In fact, our analysis shows that 37 percent of African consumers are concentrated in 30 cities, which will have more consuming households than Australia and the Netherlands combined by 2025.
○Build strong local teams. Real talent is key and requires investment in big, effective local marketing and sales teams. That means hiring more pharmacy representatives, building teams’ technical skills, and selecting and developing strong local managers to lead them. Sales teams also should be set up in a flexible way that enables them to be responsive to the needs of local markets. Forge partnerships. Global pharmaceutical companies need local business partners — manufacturers, packaging companies, and distributors — to help them navigate the continent’s many markets, with their widely varying consumer preferences, price points, manufacturing, and distribution infrastructures. In the absence of a pan-African pharma regulatory body, they also need to invest in local partnerships to understand varying regulatory environments. Partnerships with governments are equally important, whether they involve working with medical opinion leaders to guide research priorities and secure funding, or collaborating with health ministries and non-governmental organizations to provide public-awareness campaigns, health screening, treatment, equipment, and training for hospitals and clinics. Johnson & Johnson, for example, has partnered with the South African government to introduce an education program for maternal, newborn, and child health that operates via mobile-phone messaging.
○Address supply and distribution challenges.
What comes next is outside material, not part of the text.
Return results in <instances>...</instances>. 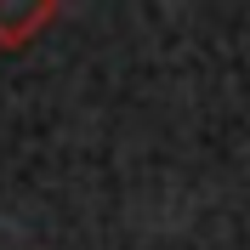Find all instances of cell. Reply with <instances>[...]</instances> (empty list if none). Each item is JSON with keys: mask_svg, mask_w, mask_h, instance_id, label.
Returning <instances> with one entry per match:
<instances>
[{"mask_svg": "<svg viewBox=\"0 0 250 250\" xmlns=\"http://www.w3.org/2000/svg\"><path fill=\"white\" fill-rule=\"evenodd\" d=\"M57 17H62L57 0H0V51H23Z\"/></svg>", "mask_w": 250, "mask_h": 250, "instance_id": "6da1fadb", "label": "cell"}]
</instances>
In parts of Africa, supply and distribution mechanisms still pose challenges: regulations are evolving, transport and logistics infrastructures are patchy, and lead times can belong. The ability to innovate the distribution channel and set up effective operations against this challenging backdrop is critical to capturing growth opportunities. Helpful strategies include locating fixed assets in countries with well-established political and business structures, outsourcing supply chains to third-party operators, and partnering with local logistics providers to identify efficient transport routes. In the key area of customs and border control, companies should work with the most reliable agents to minimize shipping delays, use only bonded distribution centers, and ensure all customs paperwork is airtight.